The Northern Region has suffered tribal conflicts, persistent poverty and out-migration of the youth. Following the Nanumba/Kokomba conflicts and the 2002 Dagbon Chieftaincy crisis in the north of Ghana, the area became more unstable and people were very wary of one another. Preparations for senior school exams were disrupted for many students and failure rates were high. Poverty and food insecurity were also high in the area, and economic opportunities were limited. Women’s participation in decision-making was minimal, and concern over the spread of HIV/AIDS was on the increase. With funding from the Danish International Development Agency (DANIDA), FoE-Ghana led two projects in the area to address these major concerns.
The projects sought to: encourage peaceful relations between the different ethnic groups; assist the senior school children to complete their studies; improve food security in the area and broaden livelihood opportunities for women; increase women’s participation in local decision-making, and broaden the awareness about HIV/AIDS. Some of the achievements and outcomes of the two projects include:
The students who retook their SSSE exams all passed, giving them the opportunity to continue their studies the following year which they otherwise would not have been able to do. Food security in the area has improved with the production of beans and groundnuts, and the capacity to process food has allowed long-term storage so there is food during the hungry gap.

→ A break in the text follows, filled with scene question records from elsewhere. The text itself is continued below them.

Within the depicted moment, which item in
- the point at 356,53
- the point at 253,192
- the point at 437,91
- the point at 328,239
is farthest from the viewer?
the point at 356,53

There is also less wastage and improved profits for farmers. More children are now attending school because of the women’s increased incomes, and the level of girl child participation in education has increased.
The boreholes have provided access to clean potable water in communities where guinea worm is endemic. The new water sources also reduce the time women and girls take to fetch water, which means women have more time for to use their new income generating skills, while the girls can get to school promptly. A small fee for the water is paid towards borehole maintenance.
Women’s access to credit is traditionally very difficult because they do not own land or other resources as collateral to approach banks and other loan providers. The rotating ‘susu’ micro-credit scheme has enabled trainees to access credit for establishing their own businesses and sometimes even take on trainees.
Women’s groups have been formed based on traditional structures with the Magazia, or women’s leader, as the chairperson. The Magazia is being supported by other group members to speak on women’s affairs at local meetings to ensure women’s concerns are addressed in decision-making.